Page extract
I’m not sure any of this year’s performances are genuinely good enough to warrant a nomination and I don’t personally love them enough to pick them myself, which is what these posts are all about. In that case it’s a new batch of nominees. You could just as easily take Alida Valli for Susperia, but I think Joan Bennett edges it for me – two old Hollywood matriarchs lending class to the otherwise creepy proceedings. It’s not often anyone mentions Bond girls for awards, but Barbara Bach was one of the first Bond girls who stood out from the pack, as a character and as a performer – her Agent XXX every bit the spy as Bond himself. Sissy Spacek gets a nod from me for her performance in 3 Women. Normally I wouldn’t say any of these performances are strong enough to win, but it’s slim pickings. When in doubt, go with your favourite.

My Winner: Barbara Bach

Let us know your winner in the comments!

Tasks to complete
- 1) Transcribe the film awards post from "I’m not sure" up to and including "with your favourite.".
- 2) Go on with the film awards post, starting right after its final sentence.

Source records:
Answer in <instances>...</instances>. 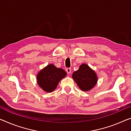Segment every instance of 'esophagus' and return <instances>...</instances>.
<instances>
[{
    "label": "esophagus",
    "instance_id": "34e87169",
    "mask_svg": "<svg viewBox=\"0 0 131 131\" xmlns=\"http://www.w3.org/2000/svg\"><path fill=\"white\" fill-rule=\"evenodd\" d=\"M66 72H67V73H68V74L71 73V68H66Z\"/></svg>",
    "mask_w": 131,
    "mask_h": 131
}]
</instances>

Answers to the exercises
- 1)
I’m not sure any of this year’s performances are genuinely good enough to warrant a nomination and I don’t personally love them enough to pick them myself, which is what these posts are all about. In that case it’s a new batch of nominees. You could just as easily take Alida Valli for Susperia, but I think Joan Bennett edges it for me – two old Hollywood matriarchs lending class to the otherwise creepy proceedings. It’s not often anyone mentions Bond girls for awards, but Barbara Bach was one of the first Bond girls who stood out from the pack, as a character and as a performer – her Agent XXX every bit the spy as Bond himself. Sissy Spacek gets a nod from me for her performance in 3 Women. Normally I wouldn’t say any of these performances are strong enough to win, but it’s slim pickings. When in doubt, go with your favourite.

- 2)
Best Supporting Actress – 1976

Official Nominations: Beatrice Straight. Jane Alexander. Jodie Foster. Lee Grant. Piper Laurie.

This should be fairly straight-forwards. Beatrice Straight was your official winner this year, but she’s the first to get dropped from my list – nothing wrong with the performance, but it’s clearly a veteran nod and she’s only in the film for a handful of minutes. Lee Grant is next to go – Voyage Of The Damned a strange film in that it has a superb case but was pretty much ignored by critics and audiences and has never found a following. It feels like a timely film deserving of being retold in today’s climate of political inhumanity and immigration paranoia. Grant is good, but nothing out of the ordinary. I feel similar about Jane Alexander in All The President’s Men. That leaves the two best picks – Jodie Foster as the young, very young, prostitute in Taxi Driver – as brave a performance as you’re every likely to see, and obvious from the first moment that she would become a star. Finally, Piper Laurie as Carrie’s mother is a terrifying vision of closet religion or Christian zealotry, using her past sins and guilt to drive her daughter to murderous insanity. After a fifteen year break from the industry, it’s one of the finest return performances in movie history.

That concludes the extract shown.